Goodbye, Columbus by Philip Roth 1959

Philip Roth was 26 years old when his first collection of short stories won the National Book Award for Fiction in 1959.  Though I’m sure I read this book some years ago, and probably this very volume, a Bantam 75 cents paperback, reading these stories today was a revelation and an emotional experience.

Roth appears to have burst upon the scene with all of the writer’s skills that made him one of the most prolific, honored, and controversial authors of the late 20th/early 21st C.  Having read almost all of his fiction, I feel that ‘Goodbye, Columbus’ shows none of the immaturity and contrived prose usually associated with an author’s first or early work.  These six stories are gems.  Each one of them took me back to my own childhood and early adolescence in the 1950’s and ’60’s.  The beauty is in the details as when a character in the final story, Eli the Fanatic extols the peace and tranquility of his suburban New Jersey town by exclaiming that ‘I size people’s feet with an x-ray machine, for God’s sake’.  I still remember seeing the ghostly outline of my own feet in Gotskind’s shoe store on Lake Street in 1952 Chicago.  And then there’s the Patemkins in the eponymous story with their plumbing supply business, Leo Epstein’s paper bag business, and Neil Klugman’s parents who moved from inner city Newark to Arizona for their asthma—these are all people that I knew growing up in Chicago.  Brenda Patemkin’s father’s letter reminding his Radcliffe daughter to bring her friend Linda home for Thanksgiving repeated itself in reality during my four Thanksgiving’s at my friend Hal Krents’ home in Scarsdale where we traveled from Harvard.  And on and on.  Leo Patemkin, Brenda’s step-uncle, inebriated and forlorn after Brenda’s brother’s wedding, rues his days as a light bulb salesman, and my own part time job while in medical school was selling light bulbs!  I still have vivid memories of Saturday nights while in Ann Arbor driving to Ypsilanti with  Susan to view my bulbs in the windows of Ernst Electric.
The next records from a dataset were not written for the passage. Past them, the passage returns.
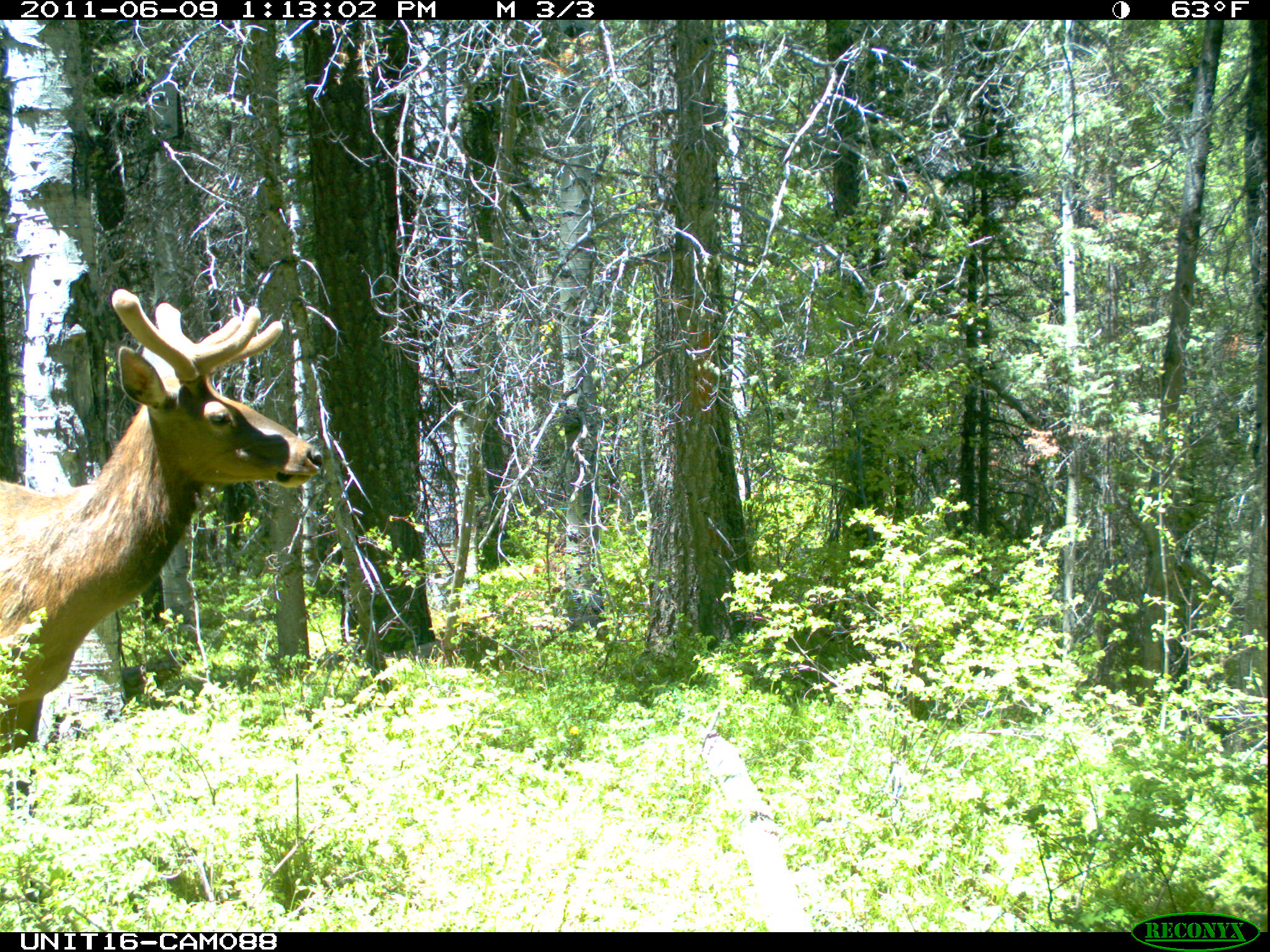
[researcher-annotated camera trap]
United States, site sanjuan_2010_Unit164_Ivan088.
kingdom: Animalia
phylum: Chordata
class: Mammalia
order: Artiodactyla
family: Cervidae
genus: Cervus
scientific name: Cervus elaphus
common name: red deer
Cervus elaphus (red deer).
And what was the band playing at the Patemkin wedding?  a medley from My Fair Lady which also loomed large for  my own wedding in 1968.

Roth managed to capture my world with all of its innocence and sadness and with a large helping of humor.    Here’s how he describes Gloria Feldman, the wife of Ron Patemkin’s friend:  “….a nervous, undernourished girl who continually looked down the front of her gown as though there was some sort of construction project going on under her clothes.”  Could any image conveyed in words be more perfect?

Roth is often criticized for his misogyny as well as his self-hating anti-semitism, and there is certainly enough negative emotion directed at the Jewish stereotypes which fill these pages.  From Brenda’s nose job to her father’s business ethics, from Leo Epstein’s description of his wife Goldie, and on and on, the Jews don’t come off as enlightened people of the book.  On the other hand, Roth is telling the story of an assimilating people in the new promised land of America as exemplified by the horror of the Jewish citizens of Woodenton, NY when a yeshiva is established in an old home there and is populated by refugees from Hitler’s Europe including an orthodox man who unsettles the assimilating Jews by walking into town in his black hat and tsitsis.

Roth is Roth, from ‘Goodbye, Columbus'( and by the way, I never realized that Columbus did not refer to the 1492 explorer but to Ohio State University where Brenda’s brother, Ron, played basketball!) to his final trilogy of Newark, NJ novels. he remained true to his ethic of writing what he saw.  The failure to award him the Nobel Prize ranks with my anger about Nabokov not receiving it as well.  A prime exemplar of the short story, this is a volume well worth reading or re-reading.